THE LONG GOODBYE

The Long Goodbye – 1973 – Dir. Robert Altman

The late, great Robert Altman once again lends his distinctive, experimental style to what has come to be regarded as this definitive interpretation of Raymond Chandler’s The Long Goodbye. It’s a winner!  Thirty-six this year, the film still plays as fresh and as contemporary as it did the year it was made.  The tale of a double murder and the unfortunate detective who gets dragged, kicking and screaming, into the thick of it is filled with a permeating cynicism, underhanded absurdities and shattering acts of violence.  Crime author Raymond Chandler, like his contemporaries Dashiell Hammett and Ross McDonald, created glamorous worlds of danger and intrigue where a usually hapless, albeit decent guy, finds himself way over his head in the soup. Here, Chandler’s anti-hero, Phillip Marlowe, is helmed by the underrated Elliott Gould. A huge star in the 60s and 70s (Bob and Carol and Ted and Alice, M.A.S.H.), Gould brings a bizarrely effortless spin to a  role played in more traditional ways by everyone from Bogart to James Garner.  His dopey, befuddled schmuck look assists him ably in Altman’s clever conceit of placing a 1950s-style detective into a 1970s-style world.  It is as if this “Rip van Marlowe”, waking from a long slumber, has been transported via some private eye time tunnel twenty years into the future — a future he does not understand and is more than a little bit lost in.
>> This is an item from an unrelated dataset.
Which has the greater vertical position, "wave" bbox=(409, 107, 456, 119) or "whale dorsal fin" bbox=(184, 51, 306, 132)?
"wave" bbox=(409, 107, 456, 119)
Watch with glee as a long, meandering montage of Gould attempting to buy a can of cat food for his feline friend, including a comic stopover at the hippie harpies’ haven next door, outlines for us everything we need to know about this guy’s sloppy-souled, rumpled gestalt.  Soon, we are whisked along with him into intrigues that challenge his and perhaps our own moral constitutions and subject them to deceptions, even evil, of the highest kind.

The plot is not that important; Altman agreed with Hitchcock that a movie’s plot doesn’t matter as much as does character exposition. The real point of the story is to let the characters have at each other. And what a gallery of characters it is!!  The larger- than-life actor, author, adventurer, Sterling Hayden, 70s model icon, Nina van Pallandt, the diminutive, sadistic Henry Gibson (of “Laugh-In” fame) and a very young Arnold Schwarzenegger as — what else! — a musclehead!!  Film director, Mark Rydell, here plays a slimeball crime boss, Marty Augustine who, after bloodyingup a girl’s face with a Coke bottle, gets to utter the now classic line: “Now that’s someone I LOVE; you I don’t even LIKE”.  Gould, as stated, is a marvel. His smartass remarks come fast and funny but they act as a smoke screen (like the cigarette clouds he keeps blowing out at us and into his own face) to cover over the confusion he feels about where the heck he is and what the heck this is all about.

One of the stars of the show (and a character in itself) is the title theme song. Composed by John Williams and Johnny Mercer, it weaves its way, eponymous, throughout the entire movie, in various incarnations, as a hippie chant, a jukebox song, grocery store muzak, a blast on a car radio, the best of these being the boozy vocal intonations of legendary jazz trumpeter, Jack Sheldon.  The music is one of the true delights of the film. It even appears as part of a Mexican funeral march!

The Long Goodbye scores as both a faithful adaptation of Raymond Chandler’s work (Chandler purists will be more than satisfied) and also as a tribute to Altman’s genius for creating the study of a good man cast adrift on a bad sea where selfish, self-absorbed society does whatever it pleases to get what it wants, and where any idea of friendship or loyalty are easily flushed down the toilet.  Some viewers have had a hard time swallowing the off-the-wall ending but if you think about it, it is really the only ending there can be, the perfect ending to another perfect Robert Altman film.
After all, “Nothing says goodbye like a bullet”.